[TEXT UNDER STUDY]
******
Director: Dr. Dan Admon MD

The Heart Failure Unit at the Hadassah University Hospital was established in order to provide the basis for the National Heart Transplant Program. Since then it has developed into an active center that offers comprehensive medical care to heart failure patients. A multidisciplinary team of expert physicians, nurses, dieticians and social workers provides the patients with extensive coverage.

Our program is primarily based on a very active out-patient clinic and a day-care facility operating throughout the week. In addition, patients can be hospitalized in regular medical ward beds, monitored beds and in the intensive cardiac care unit that is fully equipped for hemodynamic monitoring. This infrastructure has proven to be excellent for treating patient's symptoms and improving their functional capacity and quality of life, prolonging survival and keeping them as much as possible out of the hospital. The active heart transplant program at our hospital combined with the fully equipped modern cardiology facilities, that include state-of-the-art Echocardiography, Interventional Cardiology and Electrophysiology laboratories, have turned our unit into a leading tertiary center for patients with advanced heart failure. Since its establishment the Heart Failure Unit has evaluated and treated over one thousand patients with moderate and severe heart failure. Many patients who are initially referred to the unit as candidates for a heart transplant, but who are subsequently found not to be in need of or have contraindications for transplantation, prefer to remain in our program as regular heart failure patients.

Patients who eventually deteriorate into true endstage heart failure and are otherwise free of contra indications are automatically listed for transplantation at our center. The sickest patients, those requiring inotropic or mechanical support (defined as status I patients by UNOS classification), are hospitalized until transplant. Due to the severe shortage of organ donors in Israel and the constantly increasing waiting time for transplant, we recently introduced into our program a mechanical "artificial heart" as a "bridge to transplantation". This left ventricular assist device (LVAD) can be implanted in critically ill patients to keep them alive until a donor heart becomes available.
******
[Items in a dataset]
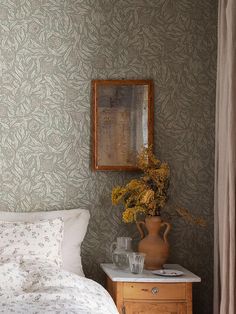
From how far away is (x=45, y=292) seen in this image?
301 cm

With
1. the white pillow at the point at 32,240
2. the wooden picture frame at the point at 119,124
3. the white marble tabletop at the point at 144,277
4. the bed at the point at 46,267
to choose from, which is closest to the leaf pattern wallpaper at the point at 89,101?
the wooden picture frame at the point at 119,124

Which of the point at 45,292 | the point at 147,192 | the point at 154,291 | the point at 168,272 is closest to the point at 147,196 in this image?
the point at 147,192

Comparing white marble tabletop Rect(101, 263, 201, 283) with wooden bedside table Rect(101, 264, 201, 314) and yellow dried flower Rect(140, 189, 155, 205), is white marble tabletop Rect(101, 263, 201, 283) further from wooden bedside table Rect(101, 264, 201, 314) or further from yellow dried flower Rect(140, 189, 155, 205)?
yellow dried flower Rect(140, 189, 155, 205)

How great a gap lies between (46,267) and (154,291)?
670 mm

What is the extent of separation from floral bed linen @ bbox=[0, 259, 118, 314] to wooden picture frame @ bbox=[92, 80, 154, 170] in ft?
3.14

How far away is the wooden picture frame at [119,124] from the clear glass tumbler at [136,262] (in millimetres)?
705

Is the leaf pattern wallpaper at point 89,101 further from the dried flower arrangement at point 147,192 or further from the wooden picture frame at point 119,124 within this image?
the dried flower arrangement at point 147,192

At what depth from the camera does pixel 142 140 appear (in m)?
4.15

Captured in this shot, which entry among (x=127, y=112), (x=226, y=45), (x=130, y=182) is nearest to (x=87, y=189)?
(x=130, y=182)

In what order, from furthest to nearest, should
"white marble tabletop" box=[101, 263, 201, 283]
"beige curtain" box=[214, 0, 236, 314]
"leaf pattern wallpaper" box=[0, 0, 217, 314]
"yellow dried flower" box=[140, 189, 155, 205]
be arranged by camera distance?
"leaf pattern wallpaper" box=[0, 0, 217, 314] < "yellow dried flower" box=[140, 189, 155, 205] < "white marble tabletop" box=[101, 263, 201, 283] < "beige curtain" box=[214, 0, 236, 314]

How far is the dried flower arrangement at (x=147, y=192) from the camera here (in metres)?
3.84

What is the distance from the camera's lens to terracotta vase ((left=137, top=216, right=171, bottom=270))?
383 centimetres

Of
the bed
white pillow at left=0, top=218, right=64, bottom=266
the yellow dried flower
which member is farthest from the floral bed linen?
the yellow dried flower

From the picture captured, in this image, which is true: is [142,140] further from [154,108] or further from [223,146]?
[223,146]
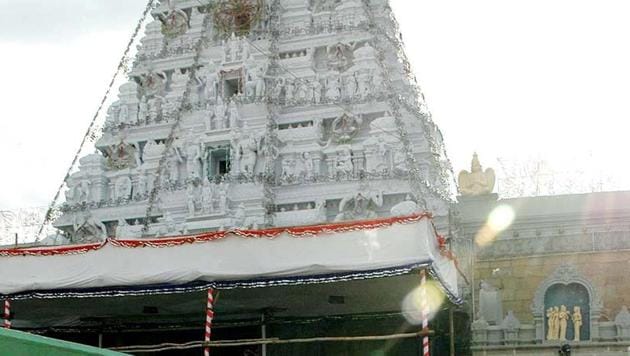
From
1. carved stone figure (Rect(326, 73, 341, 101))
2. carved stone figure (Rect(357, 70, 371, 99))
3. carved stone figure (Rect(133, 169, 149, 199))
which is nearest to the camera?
carved stone figure (Rect(357, 70, 371, 99))

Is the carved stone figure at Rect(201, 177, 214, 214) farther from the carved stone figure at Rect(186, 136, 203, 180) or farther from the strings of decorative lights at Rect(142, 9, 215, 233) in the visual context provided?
the strings of decorative lights at Rect(142, 9, 215, 233)

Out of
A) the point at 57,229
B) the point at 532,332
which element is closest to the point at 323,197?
the point at 57,229

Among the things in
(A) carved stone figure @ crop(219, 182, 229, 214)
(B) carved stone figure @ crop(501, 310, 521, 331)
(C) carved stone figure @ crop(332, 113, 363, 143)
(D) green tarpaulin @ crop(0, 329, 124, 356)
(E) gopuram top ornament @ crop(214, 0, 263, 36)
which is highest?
(E) gopuram top ornament @ crop(214, 0, 263, 36)

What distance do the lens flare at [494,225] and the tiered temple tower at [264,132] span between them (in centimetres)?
983

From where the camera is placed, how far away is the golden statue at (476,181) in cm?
2120

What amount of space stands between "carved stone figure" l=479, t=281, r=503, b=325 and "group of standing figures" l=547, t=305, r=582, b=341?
3.53 ft

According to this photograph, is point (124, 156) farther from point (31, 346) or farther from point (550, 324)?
point (31, 346)

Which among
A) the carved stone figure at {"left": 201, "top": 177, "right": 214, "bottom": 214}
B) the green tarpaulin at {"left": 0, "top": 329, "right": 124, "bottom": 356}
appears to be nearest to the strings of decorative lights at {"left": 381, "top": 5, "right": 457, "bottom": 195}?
the carved stone figure at {"left": 201, "top": 177, "right": 214, "bottom": 214}

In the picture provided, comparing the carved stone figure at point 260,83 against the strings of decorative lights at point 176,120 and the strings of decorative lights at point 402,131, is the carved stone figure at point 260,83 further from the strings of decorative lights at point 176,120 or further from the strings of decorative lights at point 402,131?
the strings of decorative lights at point 402,131

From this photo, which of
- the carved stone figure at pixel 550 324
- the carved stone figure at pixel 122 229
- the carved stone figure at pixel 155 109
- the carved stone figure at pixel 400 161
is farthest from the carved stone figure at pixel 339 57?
the carved stone figure at pixel 550 324

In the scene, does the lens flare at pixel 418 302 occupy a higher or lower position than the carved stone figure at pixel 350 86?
lower

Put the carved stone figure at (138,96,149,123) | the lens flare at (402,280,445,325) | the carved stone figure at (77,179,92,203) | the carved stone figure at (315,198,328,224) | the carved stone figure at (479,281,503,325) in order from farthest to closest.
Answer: the carved stone figure at (138,96,149,123) → the carved stone figure at (77,179,92,203) → the carved stone figure at (315,198,328,224) → the carved stone figure at (479,281,503,325) → the lens flare at (402,280,445,325)

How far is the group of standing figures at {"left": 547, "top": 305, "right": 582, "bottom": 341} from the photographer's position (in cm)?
1968

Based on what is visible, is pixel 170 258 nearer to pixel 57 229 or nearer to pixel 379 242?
pixel 379 242
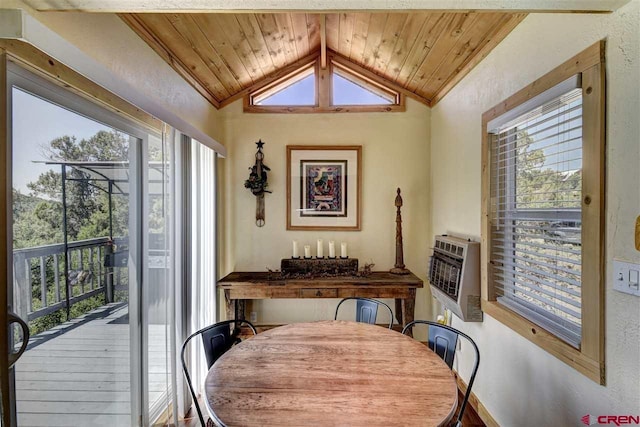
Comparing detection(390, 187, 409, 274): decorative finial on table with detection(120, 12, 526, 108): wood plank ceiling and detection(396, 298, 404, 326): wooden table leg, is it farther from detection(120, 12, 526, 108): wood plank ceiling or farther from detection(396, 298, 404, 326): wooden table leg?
detection(120, 12, 526, 108): wood plank ceiling

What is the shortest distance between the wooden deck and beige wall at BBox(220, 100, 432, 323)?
1.40 meters

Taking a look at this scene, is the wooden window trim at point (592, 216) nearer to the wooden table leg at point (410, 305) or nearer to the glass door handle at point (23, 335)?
the wooden table leg at point (410, 305)

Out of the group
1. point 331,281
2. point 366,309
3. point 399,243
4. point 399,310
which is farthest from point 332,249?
point 399,310

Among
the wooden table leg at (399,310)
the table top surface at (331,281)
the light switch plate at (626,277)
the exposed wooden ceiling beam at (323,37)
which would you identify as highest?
the exposed wooden ceiling beam at (323,37)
******
[ACTIVITY LIST]
a: Condense the paragraph of the Heart Failure Unit text that begins "The Heart Failure Unit at the Hadassah University Hospital" into a short bulleted list that keeps its main facts.
b: According to the Heart Failure Unit text, why did the program recently add a mechanical "artificial heart"? Answer in one to three sentences.

[TASK ANSWERS]
a:
- The unit was founded at Hadassah University Hospital as the basis for the National Heart Transplant Program.
- It has since become an active center giving comprehensive care to heart failure patients.
- Its multidisciplinary team includes expert physicians, nurses, dieticians and social workers.

b: The program added it because Israel has a severe shortage of organ donors and the waiting time for a transplant keeps growing. This left ventricular assist device serves as a "bridge to transplantation." It can be implanted in critically ill patients to keep them alive until a donor heart becomes available.